By the time Ceseli and Marco walked into the square, the closely packed crowd was so dense it looked like everyone in Addis was there. Thousands of people held up long poles from which dangled the Maskal daisies.

A colorful procession of priests in scarlet and magenta, deacons, and choirboys and girls wearing embroidered robes were walking around a huge pyre. They held ceremonial crosses and wooden torches decorated with olive leaves.

Warriors had come wearing colorful costumes to posture and swing their swords, fire their guns and boast of their exploits in front of their emperor. Jousting, cavorting and slicing open ghostly enemies, they told their emperor that it was high time he did the same.

“At the Maskal, everyone gives advice to the emperor,” Marco said. “They’re begging him for rifles instead of spears.”

“The other day there were thousands at the palace screaming for guns, not sticks. It’s pathetic,” she said, squeezing his hand.

As the sun began to set, the torchbearers lit the slender pyramid-shaped structure. On top was a cross that was made from the yellow daisies. The sky opened, in a final deluge, drowning the holidaymakers and the flowers.

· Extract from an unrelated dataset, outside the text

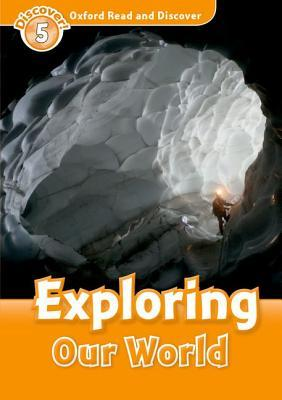 Exploring our World [Oxford Read and Discover - Level 5]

But in the North, in Tigre, the earth was already dry. Yifru knew that the emperor was upset. These same Maskal daisies that now heralded the end of the rainy season, would also signal the beginning of war.

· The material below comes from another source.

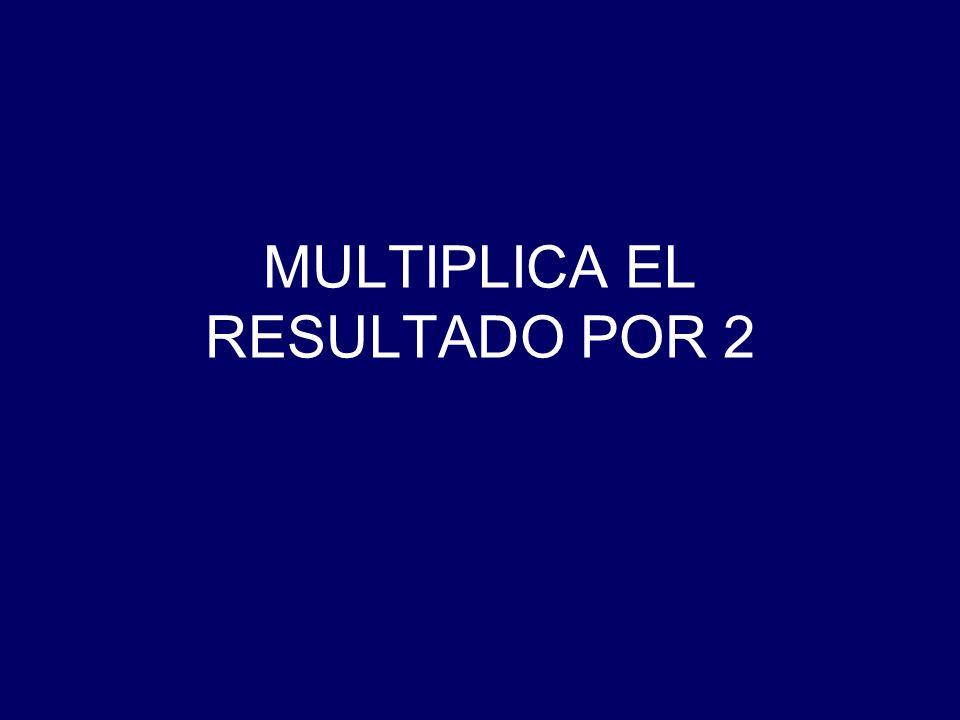 MULTIPLICA EL RESULTADO POR 2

Since May, sitting in his large office, the emperor had studied his options and knew they weren’t good. He knew all too well that Ethiopia was pitifully short of everything it needed to survive. Yet, despite the gravity of the situation, he remained adamant that he would not make any concessions that would damage the integrity and sovereignty of his country.

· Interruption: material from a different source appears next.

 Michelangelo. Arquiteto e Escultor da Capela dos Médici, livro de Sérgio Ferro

He was now focusing all of his attention on Geneva hoping that the League would somehow step in to keep his nation free. He followed closely the positions of the League’s most powerful members: Britain and France. He was acutely aware of the fact that, unfortunate as it was for Ethiopia, the English and French ruling classes, both with their own empires in Africa, shared more in common with white Europeans, even the Italians, than with black Africans.

In March, the emperor had gratefully accepted the Fuhrer’s secret offer to let him purchase German weapons. In April, while the Italians were hosting the leaders of Great Britain and France and sealing Ethiopia’s fate at the lovely Italian resort at Stresa, he sent Yifru to Berlin to arrange payment for the arms and their transfer to Ethiopia. The armaments had been ingeniously smuggled into Ethiopia in the piano crates on the same train as Ceseli. Their pitifully small numbers only reminded him of his huge lack of armaments.

But everything deteriorated over the summer. Just the day before, the emperor had received a telegram from his ambassador in Geneva informing him for the first time that within the League, everyone now agreed that war was not only inevitable, but imminent.

The next day, September 28, Haile Sellassie wrote the orders for the general mobilization of his people and put it into the drawer of his desk. Then Yifru prepared for him a telegram to Geneva.

“We must obey the League and keep the thirty kilometer neutral zone,” he said, while dictating the telegram.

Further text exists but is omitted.